Alors que l'air me manquait, une étrange sensation de calme m'envahit. Bizarrement, je ne cherchais pas à me débattre. Peut-être que ce rêve que j'avais fait était une sorte de prémonition. Malgré la panique initiale, je me sentais étrangement rassurée. Si cela devait être la fin, au moins je serais libre. Libre de cette vie de contraintes et de surveillances.
Je crois avoir compris maintenant quel est ce sentiment qui me laisse indifférente à toutes ces émotions : le désespoir.
Mes pensées commencèrent à s'estomper, et je me laissai aller à cette sensation de paix. Les profondeurs du lac m'engloutissaient, mais au lieu de la peur, je ressentais une sérénité que je n'avais jamais connue auparavant. Enfin, je pourrais être tranquille et libre.
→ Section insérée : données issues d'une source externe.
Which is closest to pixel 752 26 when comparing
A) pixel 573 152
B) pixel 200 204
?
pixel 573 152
Soudain, une lumière intense apparut sous moi, éclatante et aveuglante. Avant que je ne puisse comprendre ce qui se passait, je traversai ce point lumineux et sentis mon corps être tiré dans une autre direction. Le monde aquatique disparut brusquement, et je me retrouvai projetée dans le vide, comme si j'avais franchi un portail invisible.
Je tombais maintenant du ciel, l’air sifflant à mes oreilles. Le paysage qui s’étendait en dessous de moi n'était pas celui que je connaissais. C’était un monde magnifique et féérique, avec des forêts luxuriantes, des rivières scintillantes et des montagnes majestueuses. Le ciel était teinté de couleurs incroyables, des nuances de rose, de violet et de bleu, comme si le crépuscule y était éternel.
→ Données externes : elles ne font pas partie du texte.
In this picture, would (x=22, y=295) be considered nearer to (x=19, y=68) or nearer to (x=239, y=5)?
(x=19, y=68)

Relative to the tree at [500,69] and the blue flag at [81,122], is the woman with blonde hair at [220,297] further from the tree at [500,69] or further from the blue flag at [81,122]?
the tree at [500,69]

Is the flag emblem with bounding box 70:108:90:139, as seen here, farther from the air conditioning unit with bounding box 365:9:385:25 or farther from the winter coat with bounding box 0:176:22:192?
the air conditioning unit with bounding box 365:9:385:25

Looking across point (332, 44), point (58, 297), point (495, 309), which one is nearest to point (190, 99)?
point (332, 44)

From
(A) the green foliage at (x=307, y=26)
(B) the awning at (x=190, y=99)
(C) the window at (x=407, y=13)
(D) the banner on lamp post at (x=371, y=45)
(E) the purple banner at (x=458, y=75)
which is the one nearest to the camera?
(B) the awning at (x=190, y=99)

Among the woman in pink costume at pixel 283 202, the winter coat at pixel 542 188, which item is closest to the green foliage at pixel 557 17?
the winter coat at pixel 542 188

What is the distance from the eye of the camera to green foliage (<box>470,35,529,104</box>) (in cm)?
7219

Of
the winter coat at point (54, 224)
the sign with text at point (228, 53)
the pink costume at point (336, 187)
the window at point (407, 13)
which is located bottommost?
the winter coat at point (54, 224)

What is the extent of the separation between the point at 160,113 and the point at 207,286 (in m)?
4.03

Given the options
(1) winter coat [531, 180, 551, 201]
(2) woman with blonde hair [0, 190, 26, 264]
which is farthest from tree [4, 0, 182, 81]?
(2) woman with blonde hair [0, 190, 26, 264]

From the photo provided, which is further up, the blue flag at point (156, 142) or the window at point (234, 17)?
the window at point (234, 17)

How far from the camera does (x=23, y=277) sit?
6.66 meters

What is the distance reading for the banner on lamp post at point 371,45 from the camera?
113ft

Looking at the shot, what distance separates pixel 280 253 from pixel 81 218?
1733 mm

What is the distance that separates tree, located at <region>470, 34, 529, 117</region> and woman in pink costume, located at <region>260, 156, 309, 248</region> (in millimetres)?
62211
Des créatures fantastiques volaient autour de moi, des oiseaux aux plumes brillantes et des êtres lumineux que je ne pouvais identifier. Les papillons bleus, mes compagnons lumineux, continuaient de virevolter autour de moi, guidant ma chute.
Le vent caressait mon visage, et malgré la vitesse de ma descente, je ressentais une paix profonde, une sensation de libération totale.
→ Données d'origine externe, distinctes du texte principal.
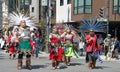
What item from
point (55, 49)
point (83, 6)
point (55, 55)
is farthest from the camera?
point (83, 6)

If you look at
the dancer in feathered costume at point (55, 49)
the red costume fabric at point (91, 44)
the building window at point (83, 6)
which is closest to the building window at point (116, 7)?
the building window at point (83, 6)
J'étais tellement absorbée et impressionnée par ce que je voyais que j'oubliais que je tombais en chute libre. Est-ce le paradis ? ai-je pensé. Si c'est le cas, alors je suis morte. Je me demande comment vont réagir père et mère. Seront-ils enfin heureux de plus m'avoir? Moi qui fut une mauvaise fille pour eux.
Alors que je me rapprochais du sol à une vitesse alarmante, je vis quelque chose bouger en dessous de moi. Un grand chat, au pelage doux et épais, surgit du sous-bois. Un chat énorme qui faisait presque ma taille. Ses yeux ambrés brillaient d'une intelligence et d'une douceur étonnantes. Il se dressa sur ses pattes arrière et tendit ses pattes avant, prêt à me rattraper.
Le contact fut doux, presque rassurant. Il m’attrapa avec délicatesse, amortissant ma chute. Sa fourrure épaisse et chaude m'enveloppa, et je sentis une vague de soulagement m’envahir. Je n’étais pas seule dans ce monde étrange. Le chat me regarda avec bienveillance, ses grands yeux pleins de curiosité et de douceur.
Au lieu de ressentir de la panique et me demander où j'étais, je fus impressionnée par ce chat énorme bien que mignon. J'aimais beaucoup les chats, alors en voir un bien grand, c'était un rêve !
“ Un gros chat ! trop bien ! ” ai-je dit en l'enlaçant avec une voix enjouée.
“ Une humaine ! ” dit-il en m'enlaçant à son tour avec la même voix enjouée.
Je caressai doucement le pelage de ce chat, sentant un lien se former entre nous, un lien qui promettait de nombreuses aventures à venir.